According to a Wall Street Journal report (registration required), Google is in the works to end its “first click free” (FCF) program, which provides users access to content behind publisher subscription paywalls when they click through from Google results. The move is intended to help boost subscription rates.
According to the report, Google is going to allow publishers to offer FCF on a voluntary basis. If publishers choose to opt-out, failure to do so isn’t going to result in any rankings hit. FCF was introduced in 2007 in a way to expose subscription content to search users so they won’t become frustrated by paywalls, as well as help them test-drive content as an enticement to later subscribe.
As Google explained at the time it wrote about the program:
First Click Free is a way for publishers to share their subscription-only content with Google News readers. All articles that are accessed from Google News are allowed to skip over the subscription page . . .We like to think of First click free as a simple system that allows you to test drive a news source before signing up on their site.
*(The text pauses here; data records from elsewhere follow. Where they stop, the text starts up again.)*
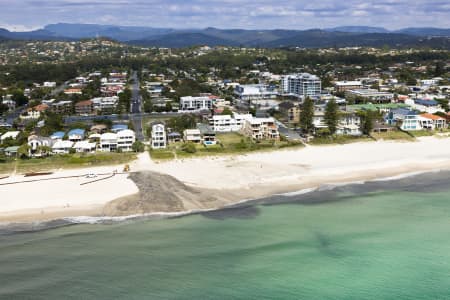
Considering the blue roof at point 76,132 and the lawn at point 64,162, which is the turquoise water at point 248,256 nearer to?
the lawn at point 64,162

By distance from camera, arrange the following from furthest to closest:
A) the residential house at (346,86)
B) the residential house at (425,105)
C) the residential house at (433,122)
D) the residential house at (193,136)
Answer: the residential house at (346,86) → the residential house at (425,105) → the residential house at (433,122) → the residential house at (193,136)

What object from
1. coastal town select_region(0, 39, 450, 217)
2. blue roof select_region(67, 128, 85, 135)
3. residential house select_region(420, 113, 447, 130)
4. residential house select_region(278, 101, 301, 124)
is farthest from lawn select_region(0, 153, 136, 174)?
residential house select_region(420, 113, 447, 130)

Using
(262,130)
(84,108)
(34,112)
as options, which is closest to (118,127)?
(84,108)

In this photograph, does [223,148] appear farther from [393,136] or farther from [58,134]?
[393,136]

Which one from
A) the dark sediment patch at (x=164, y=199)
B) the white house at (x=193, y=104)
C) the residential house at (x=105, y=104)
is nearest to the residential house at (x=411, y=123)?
the white house at (x=193, y=104)

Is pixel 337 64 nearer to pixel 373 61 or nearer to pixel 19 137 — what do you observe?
pixel 373 61

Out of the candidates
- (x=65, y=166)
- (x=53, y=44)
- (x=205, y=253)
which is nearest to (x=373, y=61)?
(x=65, y=166)

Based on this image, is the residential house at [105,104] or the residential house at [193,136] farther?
the residential house at [105,104]
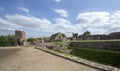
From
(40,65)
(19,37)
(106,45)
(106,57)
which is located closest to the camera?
A: (40,65)

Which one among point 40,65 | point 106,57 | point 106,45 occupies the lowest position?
point 106,57

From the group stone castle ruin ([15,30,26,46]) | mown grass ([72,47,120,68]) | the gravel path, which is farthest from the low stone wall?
stone castle ruin ([15,30,26,46])

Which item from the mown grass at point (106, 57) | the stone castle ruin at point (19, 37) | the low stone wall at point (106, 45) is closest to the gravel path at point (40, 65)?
the mown grass at point (106, 57)

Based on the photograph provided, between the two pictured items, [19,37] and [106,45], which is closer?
[106,45]

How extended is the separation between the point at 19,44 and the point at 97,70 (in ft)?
101

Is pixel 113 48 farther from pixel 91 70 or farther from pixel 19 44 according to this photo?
pixel 19 44

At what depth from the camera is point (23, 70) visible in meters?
6.33

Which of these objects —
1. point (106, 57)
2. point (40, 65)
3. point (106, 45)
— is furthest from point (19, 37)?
point (40, 65)

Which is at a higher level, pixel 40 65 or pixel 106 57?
pixel 40 65

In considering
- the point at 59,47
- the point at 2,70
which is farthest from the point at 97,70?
the point at 59,47

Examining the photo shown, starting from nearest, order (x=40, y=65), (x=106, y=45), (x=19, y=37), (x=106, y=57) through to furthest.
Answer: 1. (x=40, y=65)
2. (x=106, y=57)
3. (x=106, y=45)
4. (x=19, y=37)

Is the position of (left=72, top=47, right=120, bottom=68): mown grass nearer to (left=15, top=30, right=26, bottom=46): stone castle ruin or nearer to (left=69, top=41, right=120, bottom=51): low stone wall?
(left=69, top=41, right=120, bottom=51): low stone wall

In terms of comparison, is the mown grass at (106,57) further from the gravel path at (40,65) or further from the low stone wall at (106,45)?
the gravel path at (40,65)

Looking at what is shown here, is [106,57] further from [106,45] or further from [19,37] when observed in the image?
[19,37]
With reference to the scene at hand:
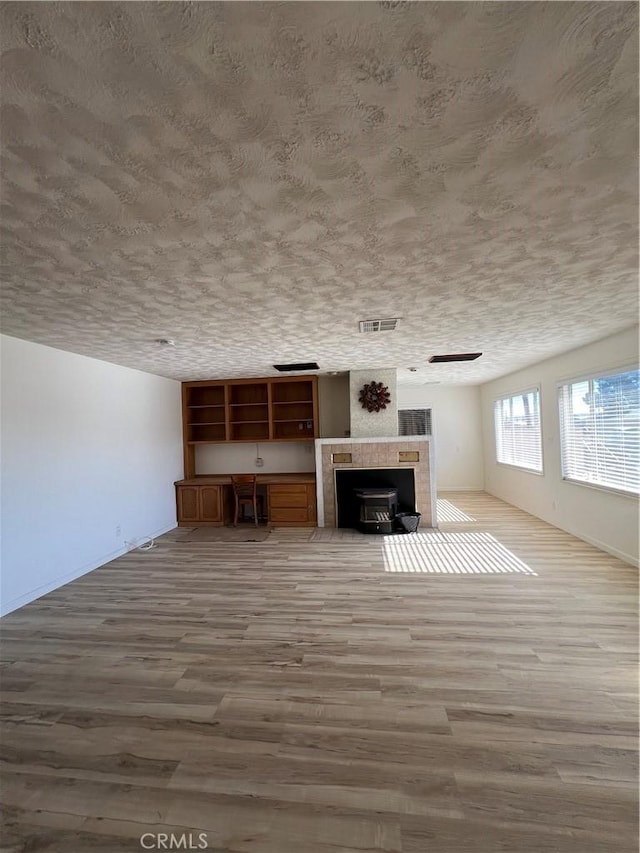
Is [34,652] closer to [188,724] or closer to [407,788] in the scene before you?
[188,724]

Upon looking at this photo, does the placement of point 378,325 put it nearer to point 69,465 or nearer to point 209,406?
point 69,465

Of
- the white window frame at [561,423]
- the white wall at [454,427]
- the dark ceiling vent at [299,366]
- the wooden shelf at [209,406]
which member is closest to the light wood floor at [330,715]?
the white window frame at [561,423]

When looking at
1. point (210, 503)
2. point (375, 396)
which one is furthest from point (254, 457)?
point (375, 396)

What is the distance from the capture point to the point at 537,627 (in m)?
2.77

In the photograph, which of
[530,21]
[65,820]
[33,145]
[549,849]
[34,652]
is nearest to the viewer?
[530,21]

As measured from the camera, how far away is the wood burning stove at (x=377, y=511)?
555cm

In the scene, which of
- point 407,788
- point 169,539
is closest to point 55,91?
point 407,788

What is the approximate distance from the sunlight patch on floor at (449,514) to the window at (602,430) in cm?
176

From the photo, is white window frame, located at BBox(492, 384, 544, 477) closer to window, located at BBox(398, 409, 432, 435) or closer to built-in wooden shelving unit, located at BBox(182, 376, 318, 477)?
window, located at BBox(398, 409, 432, 435)

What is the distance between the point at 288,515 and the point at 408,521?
2024 mm

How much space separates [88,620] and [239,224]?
3.45m

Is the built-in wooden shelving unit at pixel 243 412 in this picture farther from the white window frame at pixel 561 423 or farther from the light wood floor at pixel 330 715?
the white window frame at pixel 561 423

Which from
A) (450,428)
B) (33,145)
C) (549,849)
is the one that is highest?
(33,145)

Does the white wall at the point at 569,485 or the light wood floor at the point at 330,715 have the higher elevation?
the white wall at the point at 569,485
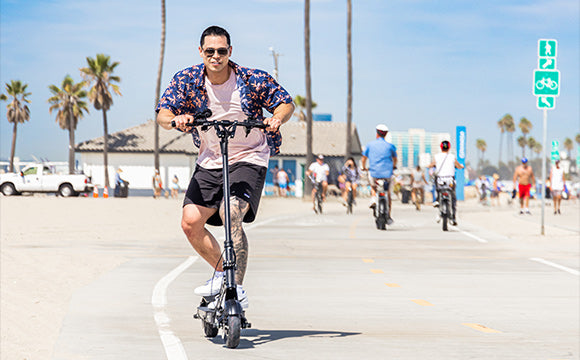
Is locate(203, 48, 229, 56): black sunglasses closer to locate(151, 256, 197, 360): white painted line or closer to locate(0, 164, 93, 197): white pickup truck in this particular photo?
locate(151, 256, 197, 360): white painted line

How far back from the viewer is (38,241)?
54.1 feet

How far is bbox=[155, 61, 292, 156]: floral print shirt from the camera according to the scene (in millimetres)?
6152

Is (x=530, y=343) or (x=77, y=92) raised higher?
(x=77, y=92)

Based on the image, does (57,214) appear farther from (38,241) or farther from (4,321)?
(4,321)

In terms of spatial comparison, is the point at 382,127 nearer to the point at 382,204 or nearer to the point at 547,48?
the point at 382,204

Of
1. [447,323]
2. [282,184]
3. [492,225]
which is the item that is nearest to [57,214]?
[492,225]

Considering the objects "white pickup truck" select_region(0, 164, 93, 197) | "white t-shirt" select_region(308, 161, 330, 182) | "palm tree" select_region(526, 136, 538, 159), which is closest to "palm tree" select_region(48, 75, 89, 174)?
"white pickup truck" select_region(0, 164, 93, 197)

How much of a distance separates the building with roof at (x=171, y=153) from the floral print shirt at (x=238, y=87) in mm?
62971

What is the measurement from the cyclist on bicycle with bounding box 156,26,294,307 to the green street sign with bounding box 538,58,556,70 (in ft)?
45.1

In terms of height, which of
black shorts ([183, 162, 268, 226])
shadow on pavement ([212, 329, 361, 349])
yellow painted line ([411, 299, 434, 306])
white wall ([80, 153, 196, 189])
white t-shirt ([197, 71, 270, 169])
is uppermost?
white t-shirt ([197, 71, 270, 169])

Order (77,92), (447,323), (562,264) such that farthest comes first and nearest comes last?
1. (77,92)
2. (562,264)
3. (447,323)

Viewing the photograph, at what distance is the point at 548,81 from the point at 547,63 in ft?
1.26

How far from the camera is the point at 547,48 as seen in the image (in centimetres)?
1881

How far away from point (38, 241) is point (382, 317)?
10189 millimetres
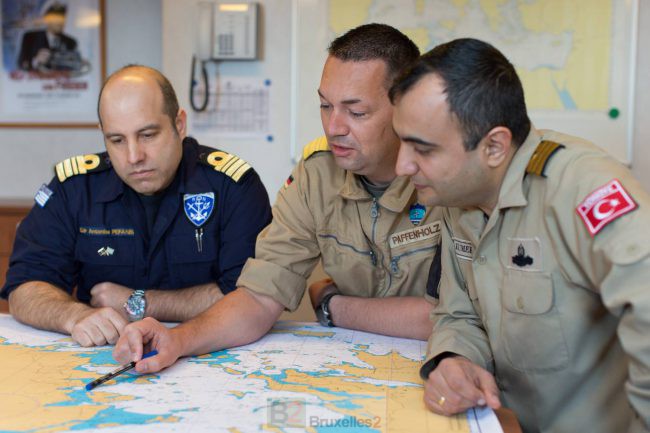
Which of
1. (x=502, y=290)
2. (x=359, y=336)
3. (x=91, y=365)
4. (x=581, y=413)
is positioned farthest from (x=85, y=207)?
(x=581, y=413)


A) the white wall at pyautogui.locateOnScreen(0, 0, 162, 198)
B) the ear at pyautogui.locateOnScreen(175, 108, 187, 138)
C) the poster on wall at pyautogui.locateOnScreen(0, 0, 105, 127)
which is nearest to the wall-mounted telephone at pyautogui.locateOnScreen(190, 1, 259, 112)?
the white wall at pyautogui.locateOnScreen(0, 0, 162, 198)

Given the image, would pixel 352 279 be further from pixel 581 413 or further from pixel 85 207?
pixel 85 207

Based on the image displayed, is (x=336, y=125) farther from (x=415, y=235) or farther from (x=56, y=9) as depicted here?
(x=56, y=9)

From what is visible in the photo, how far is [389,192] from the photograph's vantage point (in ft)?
5.88

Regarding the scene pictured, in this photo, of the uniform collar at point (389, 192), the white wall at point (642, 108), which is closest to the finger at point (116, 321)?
the uniform collar at point (389, 192)

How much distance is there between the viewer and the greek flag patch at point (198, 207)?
2107 mm

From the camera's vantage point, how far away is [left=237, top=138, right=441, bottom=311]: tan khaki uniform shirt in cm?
177

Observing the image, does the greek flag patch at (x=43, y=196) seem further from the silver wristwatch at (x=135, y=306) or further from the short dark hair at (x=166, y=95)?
the silver wristwatch at (x=135, y=306)

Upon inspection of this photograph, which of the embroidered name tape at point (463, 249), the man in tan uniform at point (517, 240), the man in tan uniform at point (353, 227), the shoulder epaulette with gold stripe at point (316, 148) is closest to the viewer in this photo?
the man in tan uniform at point (517, 240)

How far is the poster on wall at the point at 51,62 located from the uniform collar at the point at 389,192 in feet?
7.99

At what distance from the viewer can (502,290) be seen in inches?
54.2

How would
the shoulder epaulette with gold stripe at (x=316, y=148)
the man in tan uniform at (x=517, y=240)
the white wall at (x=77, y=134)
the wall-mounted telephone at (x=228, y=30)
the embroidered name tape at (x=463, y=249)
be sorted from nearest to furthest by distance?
the man in tan uniform at (x=517, y=240) < the embroidered name tape at (x=463, y=249) < the shoulder epaulette with gold stripe at (x=316, y=148) < the wall-mounted telephone at (x=228, y=30) < the white wall at (x=77, y=134)

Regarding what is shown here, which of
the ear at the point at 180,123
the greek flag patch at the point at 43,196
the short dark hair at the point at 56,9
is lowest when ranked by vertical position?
the greek flag patch at the point at 43,196

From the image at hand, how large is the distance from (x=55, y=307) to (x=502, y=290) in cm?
111
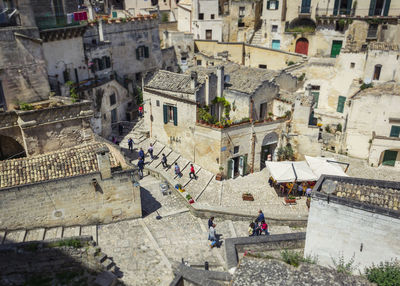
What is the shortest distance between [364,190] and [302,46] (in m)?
32.7

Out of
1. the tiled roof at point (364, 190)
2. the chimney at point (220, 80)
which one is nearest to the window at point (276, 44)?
the chimney at point (220, 80)

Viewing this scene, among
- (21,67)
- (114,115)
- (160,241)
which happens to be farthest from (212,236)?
(114,115)

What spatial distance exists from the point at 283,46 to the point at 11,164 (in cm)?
3490

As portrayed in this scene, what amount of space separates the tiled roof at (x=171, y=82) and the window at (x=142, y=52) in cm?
836

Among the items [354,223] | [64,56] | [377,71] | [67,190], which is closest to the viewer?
[354,223]

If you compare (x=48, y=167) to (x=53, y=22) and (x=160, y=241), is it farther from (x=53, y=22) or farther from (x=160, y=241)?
(x=53, y=22)

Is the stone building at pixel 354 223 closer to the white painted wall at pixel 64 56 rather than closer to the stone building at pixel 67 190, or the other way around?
the stone building at pixel 67 190

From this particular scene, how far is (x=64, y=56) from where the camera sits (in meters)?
28.6

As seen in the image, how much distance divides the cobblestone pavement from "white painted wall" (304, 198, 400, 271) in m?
6.17

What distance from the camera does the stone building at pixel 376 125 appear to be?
2956cm

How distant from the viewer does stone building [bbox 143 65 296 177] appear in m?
27.4

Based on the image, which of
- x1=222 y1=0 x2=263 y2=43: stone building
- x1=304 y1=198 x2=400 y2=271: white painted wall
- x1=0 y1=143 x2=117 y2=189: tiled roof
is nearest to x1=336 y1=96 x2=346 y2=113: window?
x1=222 y1=0 x2=263 y2=43: stone building

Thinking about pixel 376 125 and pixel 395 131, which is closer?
pixel 395 131

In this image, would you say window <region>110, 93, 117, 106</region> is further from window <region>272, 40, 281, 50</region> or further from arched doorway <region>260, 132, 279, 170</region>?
window <region>272, 40, 281, 50</region>
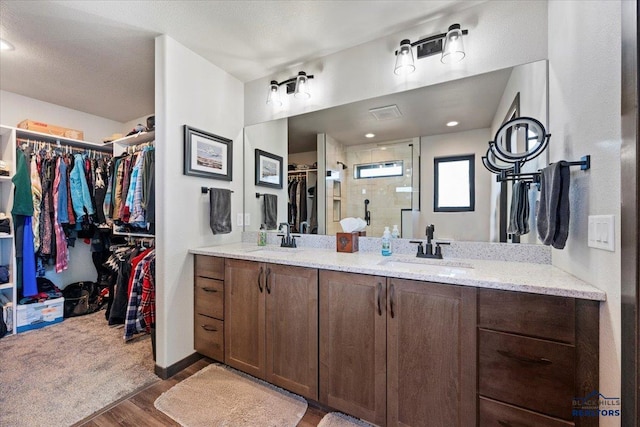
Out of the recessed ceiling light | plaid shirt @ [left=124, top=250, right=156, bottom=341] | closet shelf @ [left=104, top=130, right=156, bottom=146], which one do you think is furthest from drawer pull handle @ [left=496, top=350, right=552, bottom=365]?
the recessed ceiling light

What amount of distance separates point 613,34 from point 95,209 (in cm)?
412

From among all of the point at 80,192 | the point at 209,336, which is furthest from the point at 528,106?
the point at 80,192

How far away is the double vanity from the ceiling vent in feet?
3.42

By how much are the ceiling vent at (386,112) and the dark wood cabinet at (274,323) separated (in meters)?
1.28

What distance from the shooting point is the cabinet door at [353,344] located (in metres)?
1.37

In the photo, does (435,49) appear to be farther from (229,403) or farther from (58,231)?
(58,231)

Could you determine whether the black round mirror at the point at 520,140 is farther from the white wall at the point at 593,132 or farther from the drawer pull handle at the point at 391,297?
the drawer pull handle at the point at 391,297

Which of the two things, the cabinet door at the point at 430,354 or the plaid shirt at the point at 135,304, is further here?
the plaid shirt at the point at 135,304

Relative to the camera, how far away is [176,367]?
1967 mm

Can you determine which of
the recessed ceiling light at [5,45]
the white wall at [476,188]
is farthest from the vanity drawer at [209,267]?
the recessed ceiling light at [5,45]

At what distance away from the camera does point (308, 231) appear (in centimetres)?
231

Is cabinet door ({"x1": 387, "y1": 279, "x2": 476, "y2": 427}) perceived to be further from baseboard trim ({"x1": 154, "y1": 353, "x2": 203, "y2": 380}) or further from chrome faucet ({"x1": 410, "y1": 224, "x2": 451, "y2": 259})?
baseboard trim ({"x1": 154, "y1": 353, "x2": 203, "y2": 380})

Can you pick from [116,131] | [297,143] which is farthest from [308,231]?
[116,131]

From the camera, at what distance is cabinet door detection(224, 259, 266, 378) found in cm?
177
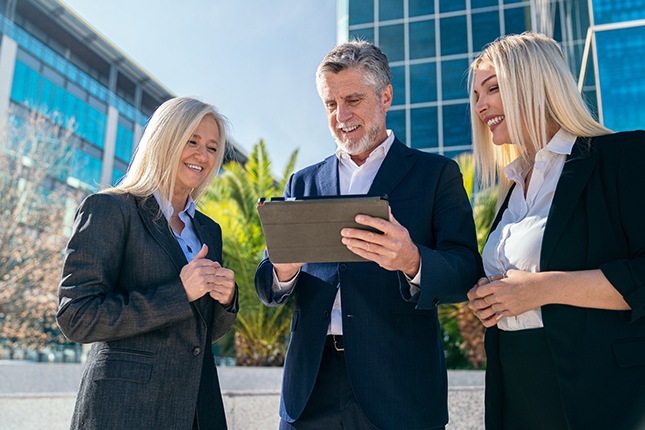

Over the years though, FCF has been both unevenly enforced and adjusted by Google. FCF has been controversial among publishers, such as News Corp (parent of the WSJ), who has been a vocal critic of Google and its policies toward publishers. The end of FCF was reportedly “negotiated” between Goole CEO Sundar Pichai nd News Corp CEO Robert Thomson.
When WSJ pulled out of FCF earlier this year, it saw its traffic drop by nearly 45 percent. BUt the company had reported that “a fourfold increase in subscription conversions” despite the decline in traffic.